• [YOUR GOAL] Word for word, quote all of the material, omitting the pictures.

* * * * *

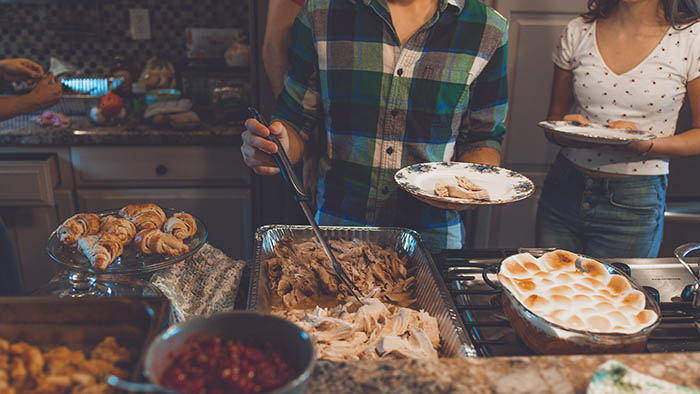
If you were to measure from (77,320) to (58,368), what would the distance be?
7 cm

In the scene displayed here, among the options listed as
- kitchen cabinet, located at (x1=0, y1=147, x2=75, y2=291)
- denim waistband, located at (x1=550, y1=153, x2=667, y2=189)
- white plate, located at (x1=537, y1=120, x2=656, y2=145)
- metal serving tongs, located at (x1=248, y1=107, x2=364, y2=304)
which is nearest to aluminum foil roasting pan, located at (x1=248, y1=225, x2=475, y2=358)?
metal serving tongs, located at (x1=248, y1=107, x2=364, y2=304)

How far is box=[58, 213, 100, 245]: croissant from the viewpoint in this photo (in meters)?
1.08

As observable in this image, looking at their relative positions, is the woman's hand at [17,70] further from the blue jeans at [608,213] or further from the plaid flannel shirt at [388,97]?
the blue jeans at [608,213]

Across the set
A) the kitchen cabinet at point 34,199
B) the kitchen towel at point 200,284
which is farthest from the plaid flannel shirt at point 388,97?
the kitchen cabinet at point 34,199

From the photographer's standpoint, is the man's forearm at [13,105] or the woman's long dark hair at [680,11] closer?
the woman's long dark hair at [680,11]

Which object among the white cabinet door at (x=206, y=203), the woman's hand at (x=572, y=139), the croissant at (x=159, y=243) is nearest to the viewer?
the croissant at (x=159, y=243)

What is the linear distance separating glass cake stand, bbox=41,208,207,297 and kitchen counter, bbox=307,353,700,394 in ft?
1.45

* * * * *

• [THE COMPLETED TASK]
If you were to measure from (77,320) to (58,368), what would the distance be?
7 cm

In the scene displayed here, among the options listed as
- kitchen cabinet, located at (x1=0, y1=147, x2=75, y2=291)
- denim waistband, located at (x1=550, y1=153, x2=667, y2=189)
- white plate, located at (x1=537, y1=120, x2=656, y2=145)
- metal serving tongs, located at (x1=248, y1=107, x2=364, y2=304)
which is nearest to aluminum foil roasting pan, located at (x1=248, y1=225, x2=475, y2=358)?
metal serving tongs, located at (x1=248, y1=107, x2=364, y2=304)

How far is box=[58, 213, 100, 245]: croissant from the viewpoint in this photo (in meters)?
1.08

As observable in this image, looking at their relative positions, is the woman's hand at [17,70] further from the blue jeans at [608,213] or further from the plaid flannel shirt at [388,97]?
the blue jeans at [608,213]

Across the set
A) the kitchen cabinet at point 34,199
B) the kitchen towel at point 200,284
which is farthest from the plaid flannel shirt at point 388,97?
the kitchen cabinet at point 34,199

From the photographer's standpoint, is the man's forearm at [13,105] or the woman's long dark hair at [680,11] closer?
the woman's long dark hair at [680,11]

Which object among the white cabinet door at (x=206, y=203), the woman's hand at (x=572, y=139), the croissant at (x=159, y=243) is nearest to the viewer?
the croissant at (x=159, y=243)

What is the linear distance separating glass cake stand, bbox=41,208,207,297 and kitchen counter, bbox=307,353,700,394 in ft?
1.45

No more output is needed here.